Please forgive me. It’s just that 14 years after my transition and 12 years after SRS, my life seems, so, so… normal! I forget that God hates me because— I’m not sure why he hates me. I just know highfalutin’ Christians like Pat Robertson and Jerry Falwell and Fred Phelps assure me He hates me. I forget I’m a pervert, because— I’m not sure why I’m a pervert, but Anne Lawrence and Ray Blanchard tell me I am. I forget that I have “mutilated” my body, as asserted by the likes of Sharon Olds and D. Birkett. I forget I’m mentally ill, as determined by Paul McHugh, Charles Socarides, and other psychiatrists who are sure they are the experts. I forget I’m a repressed gay man, as has been repeatedly claimed by uh, gay men— Paul Varnell and Jim Fouratt, for example. I forget I’m just too weak-minded to understand that by changing my sex I’m empowering the two-gender system, as has been claimed by Janice Raymond and by some in our own community. And I forget I’m supposed to be a waitress or prostitute and preoccupied with beaded gowns and having sex with men, or else sexually obsessed with my female body, as Michael Bailey has told me he has proven without doubt. I forget I’m “Frankensteinian,” as Mary Daly has asserted. I forget I have a character disorder and a manipulative personality and that I’m shrill and hysterical, all of which Leslie Lothstein just knows is true. I forget I have a shallow and stereotypical idea of womanhood, as Althof and Keller have sworn to in print. I forget my life has not been improved by my sex reassignment, as “scientifically determined” by Jon Meyer and his secretary, Donna Reter. I forget that I threaten the sanctity of marriage, as claimed by Sean Hannity and other mean-spirited pundits. I forget I should submit to rape and murder, as fine citizens like Tom Nissen and John Lotter and at least one former sheriff of Humboldt, Nebraska ask of me.

I forget all these things. I forget them.

I wonder why?

 

A Partial List of the Clueless

 

Althof, S.E., & Keller, A. (1980). Group therapy with gender identity patients. International Journal of Group Psychotherapy, 30(4), 481-489.

Birkett, D. (1999, 5 August). Mutilation won’t make a man a woman: On: Why we shouldn’t endorse sex changes. The Guardian (UK).

Bailey, J.M. (2002). The man who would be queen: The science and psychology of gender-bending and transsexualism. Joseph Henry Press.

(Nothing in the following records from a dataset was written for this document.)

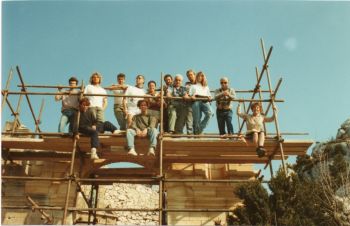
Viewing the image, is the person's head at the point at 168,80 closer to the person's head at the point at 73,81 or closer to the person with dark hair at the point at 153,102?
the person with dark hair at the point at 153,102

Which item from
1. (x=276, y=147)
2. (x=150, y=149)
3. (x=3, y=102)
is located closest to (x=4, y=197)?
(x=3, y=102)

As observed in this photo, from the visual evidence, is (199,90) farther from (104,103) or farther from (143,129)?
(104,103)

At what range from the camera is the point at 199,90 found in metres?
9.78

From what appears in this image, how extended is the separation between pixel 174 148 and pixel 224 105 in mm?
1575

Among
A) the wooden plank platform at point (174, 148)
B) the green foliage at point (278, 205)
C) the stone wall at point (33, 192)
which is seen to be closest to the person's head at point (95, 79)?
the wooden plank platform at point (174, 148)

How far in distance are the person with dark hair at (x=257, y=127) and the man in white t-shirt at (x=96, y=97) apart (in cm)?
322

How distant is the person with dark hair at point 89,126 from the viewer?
28.4ft

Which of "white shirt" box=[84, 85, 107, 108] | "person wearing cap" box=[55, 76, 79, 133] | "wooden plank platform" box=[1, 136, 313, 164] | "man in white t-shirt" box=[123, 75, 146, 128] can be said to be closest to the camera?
"wooden plank platform" box=[1, 136, 313, 164]

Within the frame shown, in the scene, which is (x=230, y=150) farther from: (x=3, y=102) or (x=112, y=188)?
(x=112, y=188)

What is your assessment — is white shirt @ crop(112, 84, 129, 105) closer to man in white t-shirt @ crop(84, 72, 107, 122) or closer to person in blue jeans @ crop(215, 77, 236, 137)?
man in white t-shirt @ crop(84, 72, 107, 122)

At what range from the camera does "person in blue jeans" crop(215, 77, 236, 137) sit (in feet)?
31.4

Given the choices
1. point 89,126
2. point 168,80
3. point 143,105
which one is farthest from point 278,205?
point 168,80

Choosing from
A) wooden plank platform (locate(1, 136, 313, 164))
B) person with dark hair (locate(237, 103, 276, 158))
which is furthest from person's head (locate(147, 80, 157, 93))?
person with dark hair (locate(237, 103, 276, 158))

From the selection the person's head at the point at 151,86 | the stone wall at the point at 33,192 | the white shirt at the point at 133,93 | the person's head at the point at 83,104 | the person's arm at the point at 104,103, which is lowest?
the stone wall at the point at 33,192
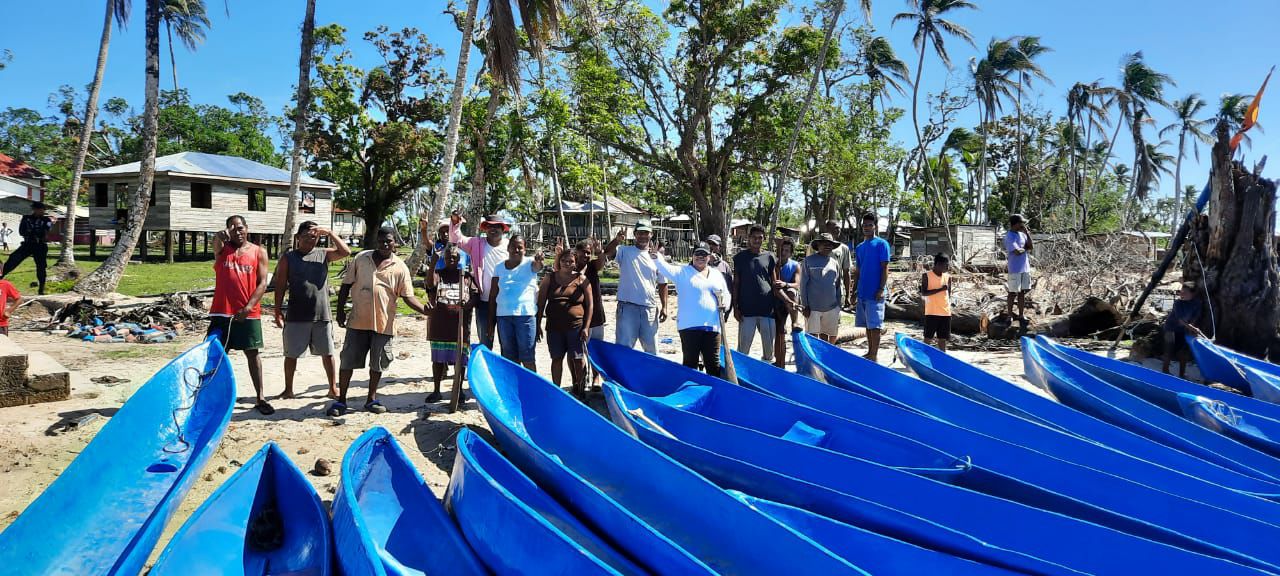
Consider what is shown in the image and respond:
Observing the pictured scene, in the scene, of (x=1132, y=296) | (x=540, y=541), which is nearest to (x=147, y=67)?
(x=540, y=541)

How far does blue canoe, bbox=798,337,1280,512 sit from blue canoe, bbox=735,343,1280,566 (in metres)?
0.05

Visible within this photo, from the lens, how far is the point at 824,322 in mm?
8477

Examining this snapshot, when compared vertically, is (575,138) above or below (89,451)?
above

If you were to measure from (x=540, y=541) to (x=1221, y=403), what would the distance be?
19.0 feet

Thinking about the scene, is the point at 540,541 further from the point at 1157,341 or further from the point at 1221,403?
the point at 1157,341

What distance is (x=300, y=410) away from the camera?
6.51 meters

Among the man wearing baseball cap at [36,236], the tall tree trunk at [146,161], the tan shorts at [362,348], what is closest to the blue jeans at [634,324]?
the tan shorts at [362,348]

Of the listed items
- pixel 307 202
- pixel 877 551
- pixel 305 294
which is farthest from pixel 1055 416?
pixel 307 202

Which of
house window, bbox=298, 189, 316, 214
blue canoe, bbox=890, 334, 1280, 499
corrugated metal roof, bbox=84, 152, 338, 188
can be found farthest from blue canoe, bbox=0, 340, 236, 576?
house window, bbox=298, 189, 316, 214

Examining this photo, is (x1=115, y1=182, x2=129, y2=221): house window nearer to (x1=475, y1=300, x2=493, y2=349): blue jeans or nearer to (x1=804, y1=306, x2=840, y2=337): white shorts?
(x1=475, y1=300, x2=493, y2=349): blue jeans

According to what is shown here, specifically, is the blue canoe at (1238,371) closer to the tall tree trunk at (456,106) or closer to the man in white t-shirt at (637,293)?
the man in white t-shirt at (637,293)

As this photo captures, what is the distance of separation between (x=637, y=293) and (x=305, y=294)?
3.07m

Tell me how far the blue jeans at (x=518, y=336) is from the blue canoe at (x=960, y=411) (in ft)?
6.73

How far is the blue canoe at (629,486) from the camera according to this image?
3.11 metres
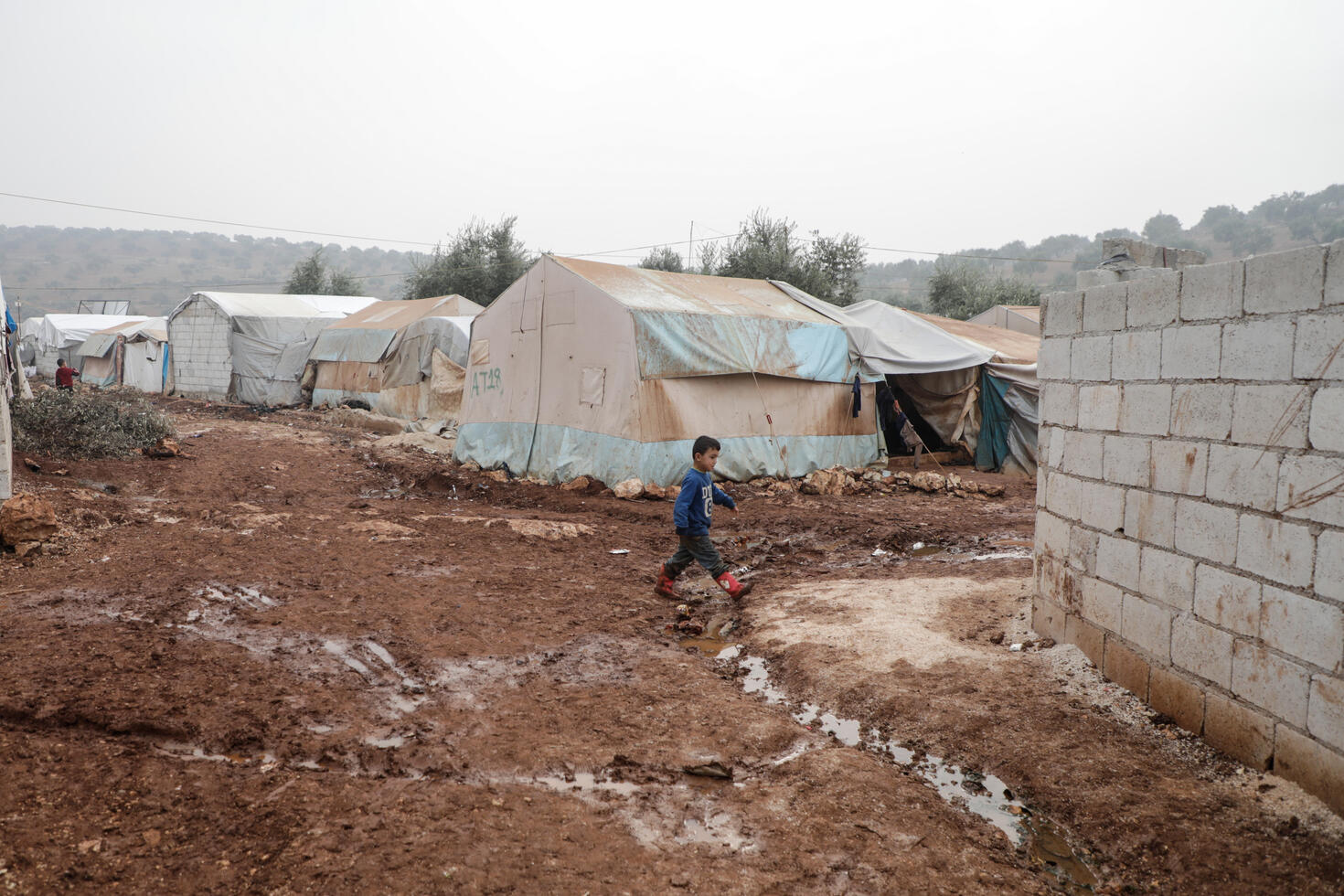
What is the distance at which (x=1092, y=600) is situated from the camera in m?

Blanchard, R. (1993). Varieties of autogynephilia and their relationship to gender dysphoria. Archives of Sexual Behavior, 22(3), 242-251.

Daly, M. (1978). Gyn/Ecology: The metaethics of radical feminism. Boston: Beacon Press.

Falwell, J. (2000, 3 February). Protecting “transsexuals.” E-mail message to Falwell Confidential list [fclist@lists.sparklins.com].

Fouratt, J. (2000, 27 May). Letter to the editor. New York Times Review of Books.

Jones, A. (1996). All she wanted. New York: Pocket Books.

Lawrence, A. (1998, Winter). “Men trapped in men’s bodies”: An introduction to the concept of autogynephilia. Transgender Tapestry, 1(85), 65-68.

Lothstein, L.M. (1979). Psychodynamics and sociodynamics of gender-dysphoric states. American Journal of Psychotherapy, 33(2), 214-238.

McHugh, P.R. (1992). Psychiatric misadventures. American Scholar, 61(4), 497-510.

Meyer, J.K., & Reter, D. (1979). Sex reassignment: Follow-up. Archives of General Psychiatry, 36(9), 1010-1015.

Olds, S. (1983). Outside the operating room of the sex-change doctor. In A. Snitow, C. Stansell, & S. Thompson (Eds.), Powers of desire: The politics of sexuality. New York: Monthly Review Press.

Raymond, J. (1979). The transsexual empire: The making of the she-male. Boston: Beacon Press. Reissued in 1994 with a new introduction by Teacher’s College Press, New York.

Socarides, C.W. (1976). Beyond sexual freedom: Clinical fallout. American Journal of Psychotherapy, 30(3), 385-397.

Varnell, P. (1996, December). “Woman trapped as man”— or unable to accept being gay? Pittsburgh’s Out, 18.